# SUPPLIED TEXT
Skip to content

Using the Code Execution tool tutorial

Why code execution?

Open Agents Builder can now write, run, and iterate on code in a Docker sandbox. Shell, Node.js, and Python are pre-installed—but you can add Ruby (or anything else) in minutes.

A code-capable agent lets you:

  • Query live APIs (GitHub, Stripe, …) without exposing keys to the user.
  • Transform user data—convert, clean, visualise.
  • Iterate automatically: When the script fails, the LLM inspects the traceback, patches the code, and re-runs it.

Prerequisites

RequirementNotes
Open Agents Builder accountSign up for the free trial; takes ~3 min
A GitHub repo URLAny public repo works. We’ll use CatchTheTornado/open-agents-builder in this tutorial.
(Optional) Local installClone the project & run it locally if you want to watch container logs in real-time

Creating a new agent

  1. Dashboard → “New Agent…”

  2. Name itProject condition checker.

  3. Keep Agent type = Smart assistant [Chat].


Writing the system prompt

In AI Prompt tab:

You're a smart, open-source-savvy agent that can help users check their GitHub projects.
You can use the code execution tool to fulfil user requests.
Welcome the user and ask them for the GitHub project URL.
Generate a document with a summary of the last two issues and a general overview.
Generate a PNG diagram with the stargazers' history.

Screenshot for reference:

Tip Keep prompts declarative: describe the workflow & deliverables—let the LLM decide how.


Enabling the Code Execution tool

  1. Go to ToolsAdd Tool → choose Code Execution.

  2. No extra config is needed—hit Save.

Under the hood the agent now spins up a disposable Docker container and uses the open-source code-interpreter-tool library to run scripts, capture output, and return any generated files.


Previewing & test-driving your agent

  1. Click Preview.

  2. The agent greets you and asks for a repo URL. Paste https://github.com/CatchTheTornado/open-agents-builder.

  3. Watch the magic ✨

    • The LLM writes a Python script to hit the GitHub API.

    • If a run fails, it parses the traceback, patches the code, and retries (subtitles 00:03:37-00:03:59).

    • When succeeded, it uploads two files:

      FilePurpose
      project_summary.mdIssues overview & repo stats
      stargazers_history.pngAuto-generated Matplotlib chart

    Example chat view:

Heads-up You’ll see Code executed with errors… lines if the first attempt fails—this is expected. The agent will fix & re-run automatically.


Handling generated files

Every chat session stores artefacts in Sessions → select a session → file list appears on the right.

# WORK TASK
Please give the stretch of the code execution tutorial from "Writing the system" through "fulfil user requests." again, edited so that "GitHub" becomes "GitLab".

# DATA SEGMENT

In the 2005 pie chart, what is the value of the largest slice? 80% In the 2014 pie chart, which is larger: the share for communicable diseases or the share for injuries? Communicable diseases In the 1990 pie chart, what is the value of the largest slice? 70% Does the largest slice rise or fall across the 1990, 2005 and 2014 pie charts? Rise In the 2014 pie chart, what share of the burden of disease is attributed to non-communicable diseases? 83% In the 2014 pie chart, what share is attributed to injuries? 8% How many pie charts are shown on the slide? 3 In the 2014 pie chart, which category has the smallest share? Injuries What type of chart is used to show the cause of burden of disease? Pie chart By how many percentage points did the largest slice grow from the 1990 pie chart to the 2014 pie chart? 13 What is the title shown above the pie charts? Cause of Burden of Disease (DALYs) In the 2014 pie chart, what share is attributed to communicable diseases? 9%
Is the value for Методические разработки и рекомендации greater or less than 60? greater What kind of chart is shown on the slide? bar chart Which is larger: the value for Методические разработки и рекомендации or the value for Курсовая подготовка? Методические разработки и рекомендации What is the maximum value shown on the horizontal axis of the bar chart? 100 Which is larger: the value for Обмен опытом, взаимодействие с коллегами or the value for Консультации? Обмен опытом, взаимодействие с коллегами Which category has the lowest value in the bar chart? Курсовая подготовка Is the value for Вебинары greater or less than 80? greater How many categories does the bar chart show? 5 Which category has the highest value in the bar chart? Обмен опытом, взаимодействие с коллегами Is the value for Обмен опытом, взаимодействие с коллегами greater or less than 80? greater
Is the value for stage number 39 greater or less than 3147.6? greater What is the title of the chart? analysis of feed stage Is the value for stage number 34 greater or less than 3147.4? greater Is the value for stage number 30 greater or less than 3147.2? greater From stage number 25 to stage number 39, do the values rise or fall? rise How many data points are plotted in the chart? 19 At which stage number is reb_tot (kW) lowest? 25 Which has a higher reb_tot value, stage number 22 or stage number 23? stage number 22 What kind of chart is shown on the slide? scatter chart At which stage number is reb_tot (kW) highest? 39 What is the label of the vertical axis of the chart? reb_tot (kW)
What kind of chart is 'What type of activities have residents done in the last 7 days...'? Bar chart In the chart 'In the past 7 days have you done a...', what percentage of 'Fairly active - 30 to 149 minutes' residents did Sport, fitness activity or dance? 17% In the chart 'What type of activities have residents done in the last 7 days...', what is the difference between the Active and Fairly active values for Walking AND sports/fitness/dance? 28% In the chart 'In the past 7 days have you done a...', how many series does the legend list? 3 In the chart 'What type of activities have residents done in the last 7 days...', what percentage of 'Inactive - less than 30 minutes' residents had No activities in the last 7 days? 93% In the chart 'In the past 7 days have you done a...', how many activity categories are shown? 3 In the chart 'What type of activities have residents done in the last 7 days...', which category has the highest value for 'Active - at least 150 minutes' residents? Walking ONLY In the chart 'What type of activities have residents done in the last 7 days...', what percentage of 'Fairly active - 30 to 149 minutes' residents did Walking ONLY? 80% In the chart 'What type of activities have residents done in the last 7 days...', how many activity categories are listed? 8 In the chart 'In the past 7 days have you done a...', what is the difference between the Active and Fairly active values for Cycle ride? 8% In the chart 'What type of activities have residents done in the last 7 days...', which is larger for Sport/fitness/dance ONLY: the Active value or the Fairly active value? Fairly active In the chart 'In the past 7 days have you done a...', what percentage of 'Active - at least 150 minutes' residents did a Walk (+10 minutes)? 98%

# ANSWER SPACE
Writing the system prompt

In AI Prompt tab:

You're a smart, open-source-savvy agent that can help users check their GitLab projects.
You can use the code execution tool to fulfil user requests.